Problema curto 1:
Extraia todas as linhas das entradas que contêm a palavra "plum". Tenha em conta as diferenças entre maiúsculas e minúsculas.

Documento:
--------------------------------

Uma decisão que choca a Associação Portuguesa das Mulheres Juristas, pela voz da advogada Ana Oliveira Monteiro: "Entendemos que, não havendo dúvidas de que os ditos preencheriam o tipo criminal de importunação sexual, que é posterior, consideramos que também se enquadra no crime de injúrias." A jurista atribui o sentido da decisão à "pouca sensibilidade dos tribunais em relação à violência contra as mulheres" e fala de "desmoralização" em relação a queixas futuras.

--------------------------------

Problema curto 2:
Dê a continuação do texto sobre a decisão judicial contestada pela Associação Portuguesa das Mulheres Juristas, a partir da última frase apresentada.

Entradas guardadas
--------------------------------

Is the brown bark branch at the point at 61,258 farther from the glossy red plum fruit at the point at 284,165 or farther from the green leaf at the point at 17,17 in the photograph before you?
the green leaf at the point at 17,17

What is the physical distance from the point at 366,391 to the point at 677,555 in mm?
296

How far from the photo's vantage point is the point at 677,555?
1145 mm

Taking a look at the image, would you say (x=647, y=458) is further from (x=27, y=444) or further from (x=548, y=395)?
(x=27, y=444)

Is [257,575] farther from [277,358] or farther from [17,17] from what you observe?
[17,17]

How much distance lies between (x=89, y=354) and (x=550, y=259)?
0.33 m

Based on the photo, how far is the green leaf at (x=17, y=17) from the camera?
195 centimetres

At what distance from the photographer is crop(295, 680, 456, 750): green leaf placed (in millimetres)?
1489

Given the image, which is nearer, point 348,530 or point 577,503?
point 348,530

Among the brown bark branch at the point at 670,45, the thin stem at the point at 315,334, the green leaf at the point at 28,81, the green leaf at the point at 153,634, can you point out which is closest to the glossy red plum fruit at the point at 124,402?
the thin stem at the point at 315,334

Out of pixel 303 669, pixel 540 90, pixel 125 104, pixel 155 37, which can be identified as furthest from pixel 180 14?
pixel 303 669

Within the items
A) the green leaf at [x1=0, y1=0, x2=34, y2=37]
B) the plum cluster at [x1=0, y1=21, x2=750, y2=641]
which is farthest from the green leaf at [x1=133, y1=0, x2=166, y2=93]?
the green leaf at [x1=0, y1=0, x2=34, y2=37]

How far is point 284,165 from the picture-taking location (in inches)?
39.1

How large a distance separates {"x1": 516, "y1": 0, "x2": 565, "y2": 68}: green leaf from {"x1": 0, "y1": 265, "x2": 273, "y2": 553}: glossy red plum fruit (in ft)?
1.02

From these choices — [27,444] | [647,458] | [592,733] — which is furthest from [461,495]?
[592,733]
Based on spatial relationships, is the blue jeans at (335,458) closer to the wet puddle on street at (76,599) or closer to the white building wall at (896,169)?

--------------------------------

Resposta 1:
Is the brown bark branch at the point at 61,258 farther from the glossy red plum fruit at the point at 284,165 or farther from the green leaf at the point at 17,17 in the photograph before you?
Among the brown bark branch at the point at 670,45, the thin stem at the point at 315,334, the green leaf at the point at 28,81, the green leaf at the point at 153,634, can you point out which is closest to the glossy red plum fruit at the point at 124,402?
B) the plum cluster at [x1=0, y1=21, x2=750, y2=641]
How large a distance separates {"x1": 516, "y1": 0, "x2": 565, "y2": 68}: green leaf from {"x1": 0, "y1": 265, "x2": 273, "y2": 553}: glossy red plum fruit (in ft)?

Resposta 2:
Carlos Abreu Amorim, professor de Direito da Universidade do Minho e deputado do PSD, partido que propôs a inclusão das propostas sexuais indesejadas no crime de importunação sexual, junta-se ao protesto, afirmando-se "entristecido": "Considerar que não é passível de censura jurídica e criminal um dito destes, é como se fosse aceitável, como se fizesse parte dos costumes de relacionamento. É uma decisão anacrónica." Discordando "frontalmente da apreciação jurídica que o acórdão faz, porque a honra e a consideração social da mulher é manifestamente lesada com aquele tipo de expressões", concluiu que "jurisprudência deste cariz só vem demonstrar que era necessário criar um tipo legal novo, ao contrário do que muitos diziam, porque evidencia que mesmo quando a injúria contra a mulher é evidente, como é este caso, os tribunais não agem". Desse ponto de vista, vê a decisão da Relação de Coimbra, "embora errada, como um elogio ao Parlamento, por ter tido a coragem de uma intervenção legislativa que, independentemente da maior ou menor sensibilidade do decisor ou do juiz, não deixa margem para dúvidas".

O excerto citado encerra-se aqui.